▶ Excerpt to read
# Promoting Early Utilization of Palliative Care for African Americans Using Culturally Informed Patient Navigation

> **NIH AHRQ K08** · JOHNS HOPKINS UNIVERSITY · 2020 · $147,661

## Abstract

Project Summary
Although most Americans wish to die peacefully at home, many die in pain and in the hospital. A quarter of
Medicare dollars – over $100 billion - is spent for patients in their last year of life many are cancer patients. In
brief, there is a desperate need for higher quality, more affordable, better patient-centered care for severely ill
and dying patients. Effective palliative care for dying and severely ill patients meets this need. Additionally,
improvements in the quality of US health care have not equally benefitted low income and minority patients,
who remain more likely to have worse health care experiences and outcomes across the spectrum of clinical
settings and diseases. Patient navigator programs, in which lay health workers help patients navigate the
system, have shown promise for improving quality of care among specific patient populations, but are not
widely implemented due to cost and disease-specific content. A less costly, more broadly applicable program
would have the potential to improve quality and outcomes for a larger population. The long-term objective of
the K08 candidate, Fabian Johnston, MD, MHS, is to improve health care quality, experiences and outcomes
for underserved patients by developing and evaluating systems-oriented, family- engaged interventions with
potential for broad population impact. This goal is consistent withAHRQ, NCI, and PCORI, priority areas of
improving implementation of models of care, utilization of stakeholder engagement, reduction of disparities and
improved use of palliative care.
To achieve his objective, Dr. Johnston will undertake didactic and experiential training to improve knowledge
and skills in four areas: (1) patient navigation; (2) participant-engaged program development and research; (3)
comparative effectiveness and stakeholder engagement; and (4) dissemination and implementation science.
Dr. Johnston has assembled a mentorship team with expertise in health care quality research,
disparities, patient navigation, palliative care, stakeholder engagement and participant-engaged research, to
ensure completion of the proposed research and training and successful transition to independence. Dr.

▶ Exercise instructions
(1) Rewrite the passage of the palliative care abstract that begins at the words "To achieve his" and ends after "and implementation science.", changing "experiential" to "hands-on".
(2) Extend the palliative care abstract past the point where it stops.
The data that comes next has no connection to the palliative care project abstract.

▶ Source data
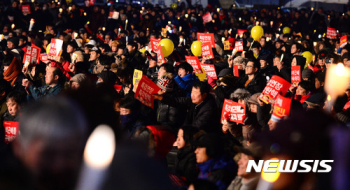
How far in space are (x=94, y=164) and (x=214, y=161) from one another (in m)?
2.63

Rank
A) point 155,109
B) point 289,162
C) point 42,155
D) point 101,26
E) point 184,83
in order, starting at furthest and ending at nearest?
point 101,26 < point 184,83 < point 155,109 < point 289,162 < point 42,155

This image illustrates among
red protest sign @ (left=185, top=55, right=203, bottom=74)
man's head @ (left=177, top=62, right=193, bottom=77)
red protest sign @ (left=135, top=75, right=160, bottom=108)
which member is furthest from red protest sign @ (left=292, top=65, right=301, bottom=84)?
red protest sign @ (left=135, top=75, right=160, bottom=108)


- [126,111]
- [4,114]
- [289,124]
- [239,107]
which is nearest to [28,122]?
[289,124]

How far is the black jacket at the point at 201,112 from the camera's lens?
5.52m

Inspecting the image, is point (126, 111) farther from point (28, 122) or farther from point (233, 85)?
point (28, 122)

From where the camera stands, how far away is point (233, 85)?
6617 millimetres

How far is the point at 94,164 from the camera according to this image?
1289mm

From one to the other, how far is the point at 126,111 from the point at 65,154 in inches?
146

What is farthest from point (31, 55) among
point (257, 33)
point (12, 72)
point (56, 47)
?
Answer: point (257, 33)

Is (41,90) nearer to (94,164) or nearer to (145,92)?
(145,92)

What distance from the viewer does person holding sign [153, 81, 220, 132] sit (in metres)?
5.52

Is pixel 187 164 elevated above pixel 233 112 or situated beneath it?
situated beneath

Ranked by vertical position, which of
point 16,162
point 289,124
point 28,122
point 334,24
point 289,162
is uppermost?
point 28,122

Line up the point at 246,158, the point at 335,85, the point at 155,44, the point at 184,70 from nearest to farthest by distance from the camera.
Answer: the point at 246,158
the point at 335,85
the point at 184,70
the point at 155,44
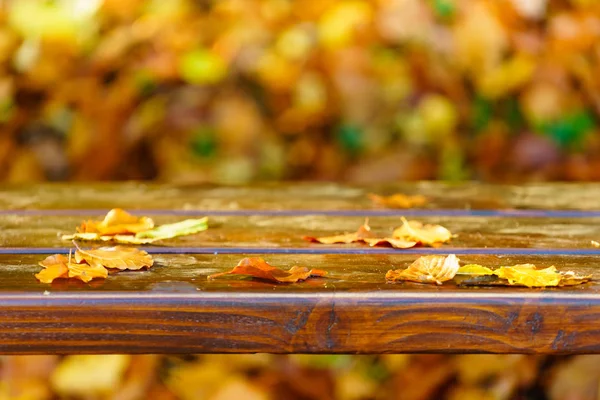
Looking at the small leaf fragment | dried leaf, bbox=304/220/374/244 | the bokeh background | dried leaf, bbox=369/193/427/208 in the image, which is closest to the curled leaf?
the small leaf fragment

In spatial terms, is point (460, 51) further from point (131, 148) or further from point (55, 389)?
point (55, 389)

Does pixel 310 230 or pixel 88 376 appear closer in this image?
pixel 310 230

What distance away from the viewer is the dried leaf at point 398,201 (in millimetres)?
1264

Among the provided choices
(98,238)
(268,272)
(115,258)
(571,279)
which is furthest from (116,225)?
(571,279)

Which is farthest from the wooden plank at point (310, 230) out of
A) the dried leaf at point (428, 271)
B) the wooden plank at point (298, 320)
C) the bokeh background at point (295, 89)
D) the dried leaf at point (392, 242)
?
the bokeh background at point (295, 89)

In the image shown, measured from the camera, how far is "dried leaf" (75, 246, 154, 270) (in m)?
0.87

...

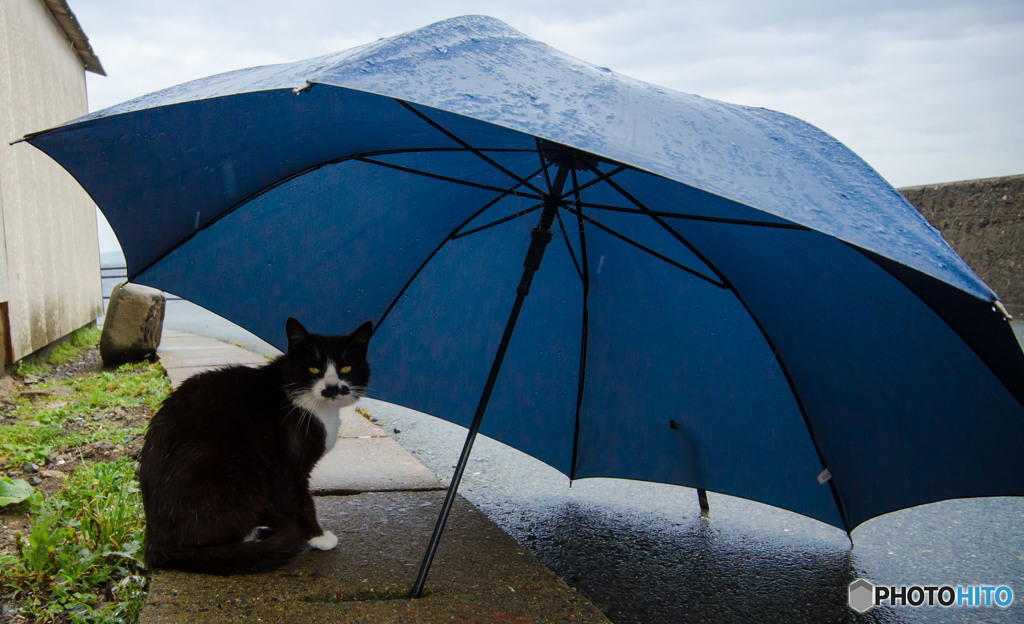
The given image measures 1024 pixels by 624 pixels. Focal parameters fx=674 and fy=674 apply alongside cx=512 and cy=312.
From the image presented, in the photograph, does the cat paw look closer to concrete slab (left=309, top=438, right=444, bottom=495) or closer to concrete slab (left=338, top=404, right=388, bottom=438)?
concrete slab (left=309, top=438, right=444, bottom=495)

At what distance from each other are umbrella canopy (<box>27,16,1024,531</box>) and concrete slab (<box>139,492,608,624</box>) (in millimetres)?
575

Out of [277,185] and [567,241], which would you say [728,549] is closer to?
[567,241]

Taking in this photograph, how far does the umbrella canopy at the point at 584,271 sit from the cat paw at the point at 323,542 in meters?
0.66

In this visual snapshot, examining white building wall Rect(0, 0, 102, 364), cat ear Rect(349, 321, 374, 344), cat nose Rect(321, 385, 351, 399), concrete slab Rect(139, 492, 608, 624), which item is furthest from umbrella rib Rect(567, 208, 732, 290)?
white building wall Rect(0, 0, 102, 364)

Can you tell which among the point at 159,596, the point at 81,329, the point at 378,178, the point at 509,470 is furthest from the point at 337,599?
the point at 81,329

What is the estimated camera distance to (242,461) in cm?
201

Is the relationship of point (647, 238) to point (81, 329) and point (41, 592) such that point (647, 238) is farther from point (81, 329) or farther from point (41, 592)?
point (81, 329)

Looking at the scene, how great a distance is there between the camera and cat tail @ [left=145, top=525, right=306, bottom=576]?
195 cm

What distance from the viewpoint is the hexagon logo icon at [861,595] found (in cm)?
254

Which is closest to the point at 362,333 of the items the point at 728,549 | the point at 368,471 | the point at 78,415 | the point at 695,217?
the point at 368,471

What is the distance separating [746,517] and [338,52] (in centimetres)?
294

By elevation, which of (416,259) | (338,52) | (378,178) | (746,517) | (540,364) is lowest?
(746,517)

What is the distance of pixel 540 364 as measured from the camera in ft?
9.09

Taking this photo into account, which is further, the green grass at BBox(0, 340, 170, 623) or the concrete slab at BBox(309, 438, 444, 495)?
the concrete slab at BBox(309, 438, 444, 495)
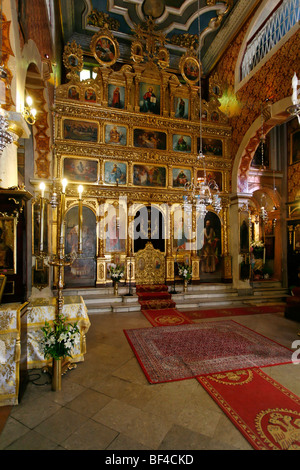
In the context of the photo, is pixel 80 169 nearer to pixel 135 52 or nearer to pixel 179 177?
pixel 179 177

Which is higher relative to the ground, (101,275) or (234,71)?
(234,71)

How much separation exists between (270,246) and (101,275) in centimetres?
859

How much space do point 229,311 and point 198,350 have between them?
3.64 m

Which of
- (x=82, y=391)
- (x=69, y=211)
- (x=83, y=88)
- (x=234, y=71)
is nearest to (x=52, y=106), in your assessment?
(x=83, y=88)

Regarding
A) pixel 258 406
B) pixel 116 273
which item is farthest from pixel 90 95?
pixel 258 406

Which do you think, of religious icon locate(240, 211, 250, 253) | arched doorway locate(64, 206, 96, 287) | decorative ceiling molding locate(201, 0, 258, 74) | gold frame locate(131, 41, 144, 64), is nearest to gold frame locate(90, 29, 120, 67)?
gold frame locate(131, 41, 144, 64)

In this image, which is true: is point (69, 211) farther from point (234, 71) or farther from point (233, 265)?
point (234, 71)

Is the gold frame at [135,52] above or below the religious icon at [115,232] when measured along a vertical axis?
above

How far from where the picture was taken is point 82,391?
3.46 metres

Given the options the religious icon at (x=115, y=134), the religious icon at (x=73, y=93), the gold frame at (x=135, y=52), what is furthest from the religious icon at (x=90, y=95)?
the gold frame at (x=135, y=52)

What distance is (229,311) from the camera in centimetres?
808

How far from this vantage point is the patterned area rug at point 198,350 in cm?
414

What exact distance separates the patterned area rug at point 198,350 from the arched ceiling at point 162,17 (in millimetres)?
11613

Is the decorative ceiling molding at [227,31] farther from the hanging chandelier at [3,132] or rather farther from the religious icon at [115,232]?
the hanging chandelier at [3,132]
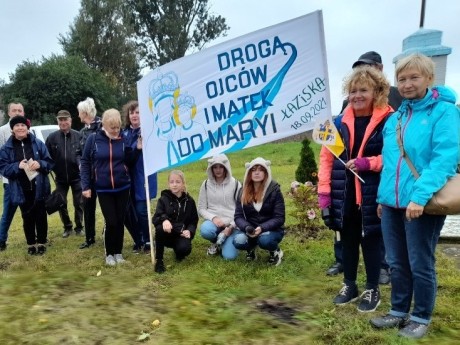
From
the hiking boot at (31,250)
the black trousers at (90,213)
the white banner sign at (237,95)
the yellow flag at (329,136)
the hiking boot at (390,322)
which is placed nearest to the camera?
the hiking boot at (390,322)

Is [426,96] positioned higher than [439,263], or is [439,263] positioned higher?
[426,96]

▶ Responses by task
(1)
To achieve his objective, Dr. Johnston will undertake didactic and hands-on training to improve knowledge
and skills in four areas: (1) patient navigation; (2) participant-engaged program development and research; (3)
comparative effectiveness and stakeholder engagement; and (4) dissemination and implementation science.

(2)
Johnston proposes three sequential, innovative projects that build upon his training goals. These projects will
contribute to the development and pilot evaluation of a culturally tailored navigation program for African
American patients with advanced solid organ malignancies, targeted to the advance care planning, pain
management, and hospice referral. The specific aims are: (1) to collaborate with key stakeholders to develop a
targeted patient navigation program; (2) to pilot test the culturally tailored patient navigator intervention; and (3)
toassess the feasibility, acceptability, cost, and impact of patient navigation as assessed by a vanguard
randomized trial among African American patients with advanced malignancies.
This proposal is novel in its
application of patient naviga...

## Key facts

- **NIH application ID:** 9989110
- **Project number:** 5K08HS024736-05
- **Recipient organization:** JOHNS HOPKINS UNIVERSITY
- **Principal Investigator:** Fabian M Johnston
- **Activity code:** K08 (R01, R21, SBIR, etc.)
- **Funding institute:** AHRQ
- **Fiscal year:** 2020
- **Award amount:** $147,661
- **Award type:** 5
- **Project period:** 2016-09-09 → 2021-08-31

## Primary source

NIH RePORTER: https://reporter.nih.gov/project-details/9989110

## Citation

> US National Institutes of Health, RePORTER application 9989110, Promoting Early Utilization of Palliative Care for African Americans Using Culturally Informed Patient Navigation (5K08HS024736-05). Retrieved via AI Analytics 2026-05-22 from https://api.ai-analytics.org/grant/nih/9989110. Licensed CC0.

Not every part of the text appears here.